====== Provided text
What does it mean to believe?
This is not supposed to be some Deeply Wise prod to make someone write philosophical accounts of the mystical uniqueness of human consciousness or some such. It’s an actual question about the actual meaning of the actual word. Not that words have intrinsic meanings, of course, but what do we mean when we use this word?
And like many good words in the English language, it has a lot of meanings.
LessWrong has a lot of talk about this. Amongst the meanings of the verb “to believe” talked about in the linked Sequence are to anticipate an experience, to anticipate anticipating an experience, to cheer for a team, and to signal group membership. And of course, that’s not all. Some people in the atheist movement, for instance, use the word “belief” sometimes to refer to unjustified or faith-based models-of-the-world.
============
• [Instructions]
**1.** In the text about the meaning of "to believe," what do some people in the atheist movement sometimes use the word "belief" to refer to?
**2.** Carry on the essay about what the word "to believe" means, starting after its last sentence.
====== Extracted records
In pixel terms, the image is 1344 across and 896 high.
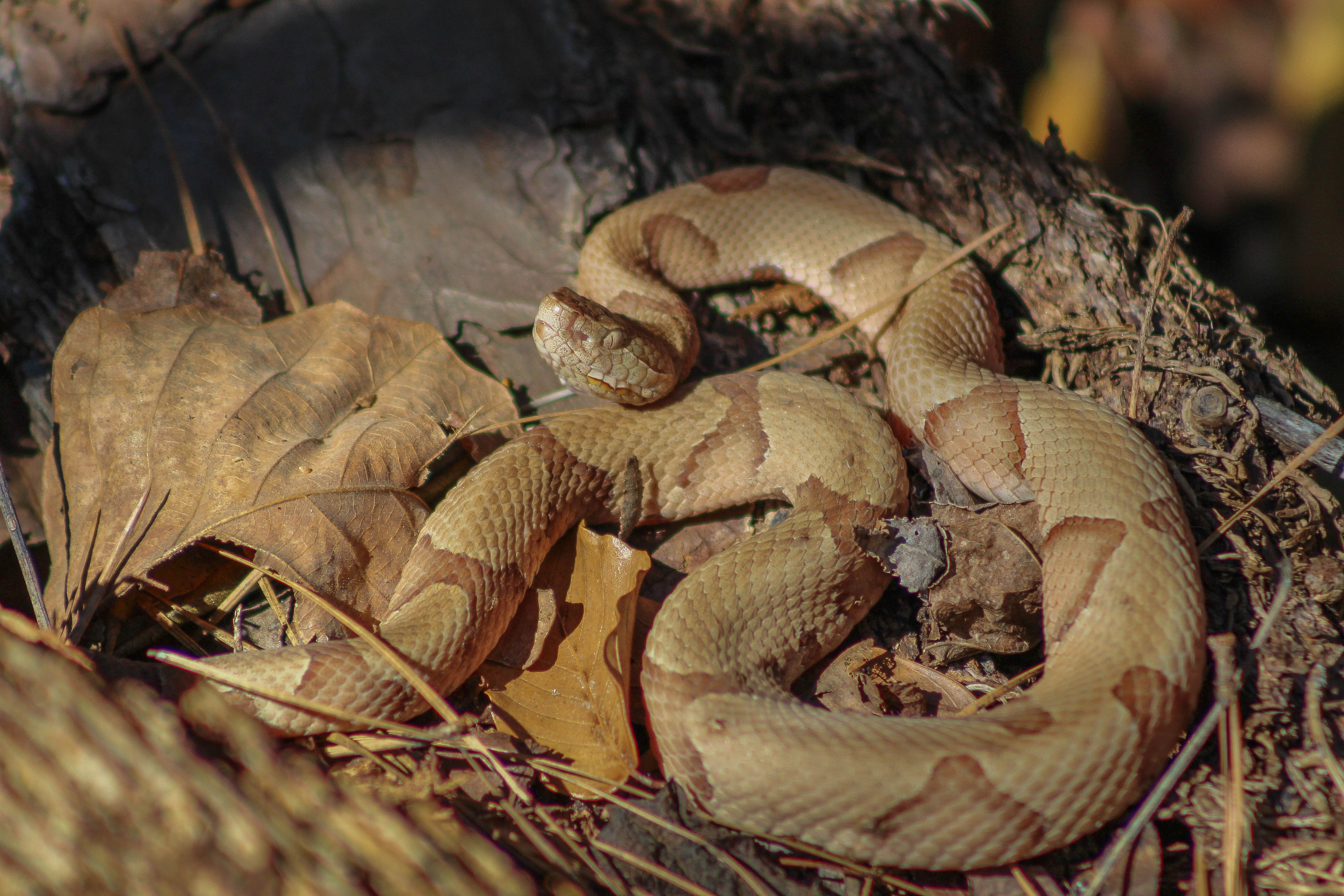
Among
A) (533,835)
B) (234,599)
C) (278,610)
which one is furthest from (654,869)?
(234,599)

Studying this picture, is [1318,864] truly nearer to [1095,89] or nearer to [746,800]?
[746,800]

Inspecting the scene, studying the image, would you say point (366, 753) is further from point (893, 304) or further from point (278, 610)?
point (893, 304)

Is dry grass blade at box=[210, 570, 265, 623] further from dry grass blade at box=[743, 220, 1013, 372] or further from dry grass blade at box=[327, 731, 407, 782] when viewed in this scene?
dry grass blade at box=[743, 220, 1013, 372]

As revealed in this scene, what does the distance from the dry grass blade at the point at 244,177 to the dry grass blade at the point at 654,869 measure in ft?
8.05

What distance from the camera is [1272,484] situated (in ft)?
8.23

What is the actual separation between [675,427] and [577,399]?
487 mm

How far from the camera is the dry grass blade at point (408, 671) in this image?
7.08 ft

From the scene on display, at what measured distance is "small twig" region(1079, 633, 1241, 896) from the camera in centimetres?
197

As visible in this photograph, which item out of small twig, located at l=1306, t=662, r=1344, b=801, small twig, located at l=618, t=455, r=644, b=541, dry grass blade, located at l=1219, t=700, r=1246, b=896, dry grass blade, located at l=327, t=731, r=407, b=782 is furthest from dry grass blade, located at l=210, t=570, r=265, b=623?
============
• [Answers to this exercise]
**1.** They sometimes use it to refer to unjustified or faith-based models-of-the-world.

**2.**
Now, there is a very interesting other word in philosophy and psychology: “alief.” To alieve something is to have a deep, instinctual, subconscious belief, and the word is used especially when this subconscious feeling is at odds with the conscious mind. The W uses a few examples to explain the concept, like the person who is standing on a transparent balcony and, in spite of believing themself safe, alieves the danger of falling.
This is a very interesting (and fairly obvious, after you grok the difference between your Systems 1 and 2) internal dichotomy. Ideally, we want our beliefs and aliefs to be identical, and whenever we change our beliefs we’d like to likewise change our aliefs. And I think much of what Yudkowsky means when he talks about making beliefs pay rent refers exactly to this concept, turning beliefs into aliefs. This would seem to be very useful for rationality in general – a large part of rationality techniques consists of a bunch of heuristics for turning conscious deliberations into intuitive judgements. And of course, it’s very hard to do.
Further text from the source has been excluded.